Models for supervised learning in sequence data
More Info
expand_more
Abstract
Much of the observational data that we see around is, is ordered in space or time. For instance, video data, audio data or text data. This ordered data, called sequence data, calls for automatic analysis using supervised learning. Traditional single-observation supervised learning is challenged by sequence data, because (1) the length of sequence examples is often variable; (2) the sequence data may contain irrelevant segments which yield negative impact on the learning performance and (3) there exist temporal dependencies between consecutive observations in a sequence that need to be exploited by supervised learning on sequence data. This thesis introduces new models for supervised learning on sequence data that specifically address these challenges.

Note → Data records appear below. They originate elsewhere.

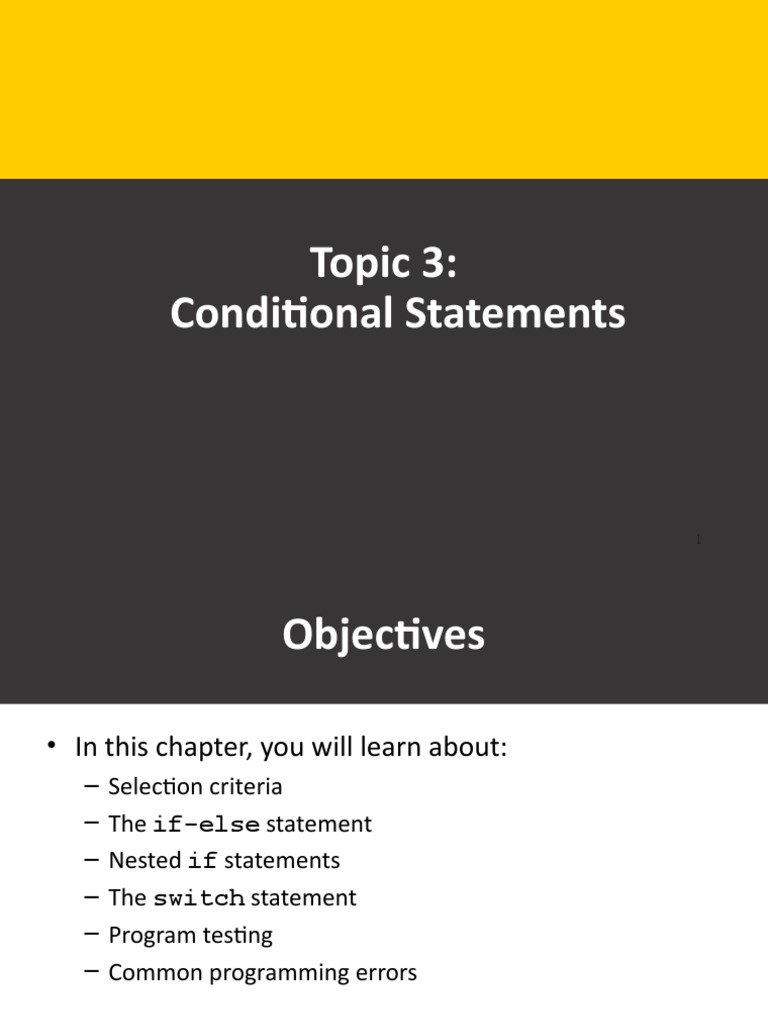 Topic 3:
Conditional Statements

1

Objectives

• In this chapter, you will learn about:
– Selection criteria
– The if-else statement
– Nested if statements
– The switch statement
– Program testing
– Common programming errors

We first propose a sequence classification model which is a graphical model using hidden variables to model the latent structure in the sequence data. It advances the state-of-the art by using the same number of hidden variables to model much more complex decision boundaries. Subsequently,we present a sequence classification model which is able to dealwith unsegmented sequences. The proposed model integrates ideas from attention models and gated recurrent neural networks. It is able to discern the salient segments and filter out the irrelevant ones, but it also measures the relevance of each time step of the sequence data to the final task. Finally, we propose an end-to-end model for age estimation from facial expression videos that performs feature learning and supervised learning for the final task jointly.
Next we considered the supervised learning on paired sequences in which we want to predict whether the two sequences are similar. We combined ideas from sequence modeling and metric learning, and propose Siamese Recurrent Networks to learn a good similarity measure between two sequences. Our model is superior to current techniques that are based on handcrafted similarity measures or models using unsupervised learning. Finally, we present a model that predicts the preference of users for items in a recommendation system. In this case, two input sequences represent a pair of historic user and item data each with their own properties. The dependencies between the two sequences are modeled using an attention scheme.